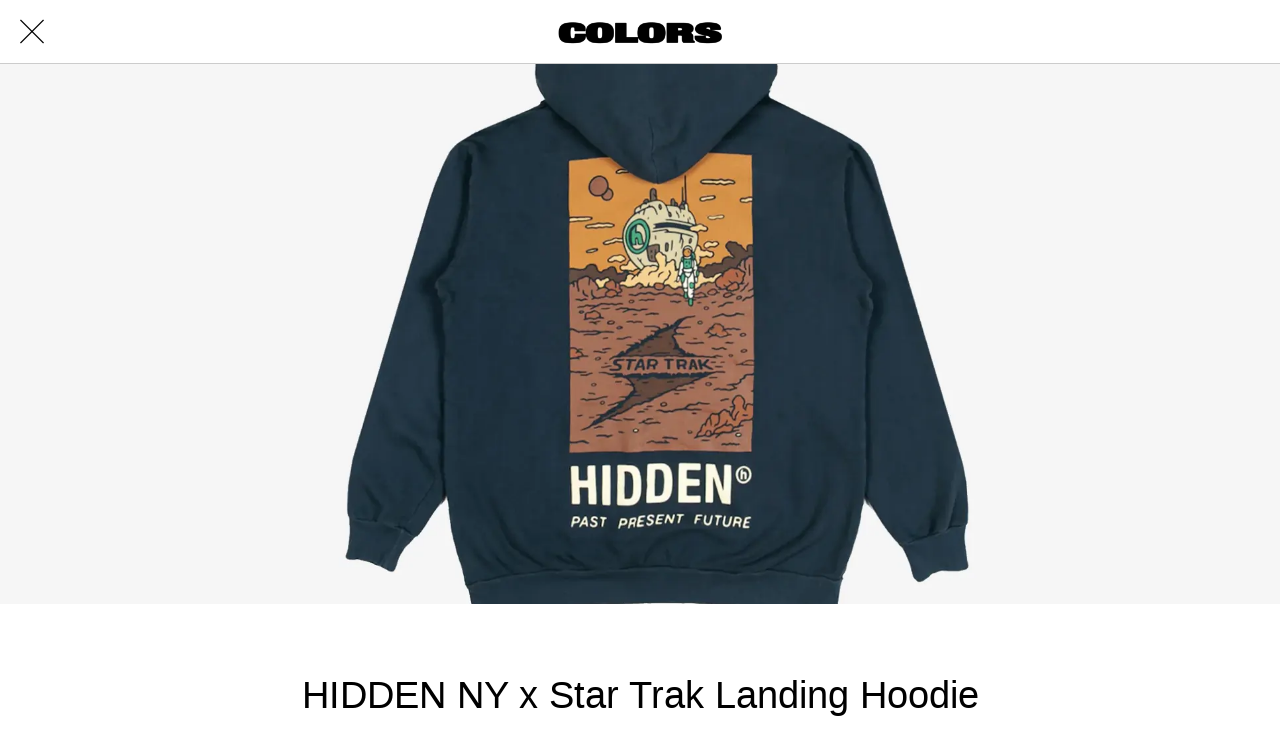

--- FILE ---
content_type: text/html; charset=utf-8
request_url: https://www.google.com/recaptcha/api2/aframe
body_size: 268
content:
<!DOCTYPE HTML><html><head><meta http-equiv="content-type" content="text/html; charset=UTF-8"></head><body><script nonce="fYV9o3j6WkOJhc7X8qtnNQ">/** Anti-fraud and anti-abuse applications only. See google.com/recaptcha */ try{var clients={'sodar':'https://pagead2.googlesyndication.com/pagead/sodar?'};window.addEventListener("message",function(a){try{if(a.source===window.parent){var b=JSON.parse(a.data);var c=clients[b['id']];if(c){var d=document.createElement('img');d.src=c+b['params']+'&rc='+(localStorage.getItem("rc::a")?sessionStorage.getItem("rc::b"):"");window.document.body.appendChild(d);sessionStorage.setItem("rc::e",parseInt(sessionStorage.getItem("rc::e")||0)+1);localStorage.setItem("rc::h",'1768867284454');}}}catch(b){}});window.parent.postMessage("_grecaptcha_ready", "*");}catch(b){}</script></body></html>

* ACTIVITY
Copy every record above exactly, leaving out the pictures.

* WRITTEN SOLUTION
--- FILE ---
content_type: text/html; charset=utf-8
request_url: https://www.google.com/recaptcha/api2/aframe
body_size: 268
content:
<!DOCTYPE HTML><html><head><meta http-equiv="content-type" content="text/html; charset=UTF-8"></head><body><script nonce="fYV9o3j6WkOJhc7X8qtnNQ">/** Anti-fraud and anti-abuse applications only. See google.com/recaptcha */ try{var clients={'sodar':'https://pagead2.googlesyndication.com/pagead/sodar?'};window.addEventListener("message",function(a){try{if(a.source===window.parent){var b=JSON.parse(a.data);var c=clients[b['id']];if(c){var d=document.createElement('img');d.src=c+b['params']+'&rc='+(localStorage.getItem("rc::a")?sessionStorage.getItem("rc::b"):"");window.document.body.appendChild(d);sessionStorage.setItem("rc::e",parseInt(sessionStorage.getItem("rc::e")||0)+1);localStorage.setItem("rc::h",'1768867284454');}}}catch(b){}});window.parent.postMessage("_grecaptcha_ready", "*");}catch(b){}</script></body></html>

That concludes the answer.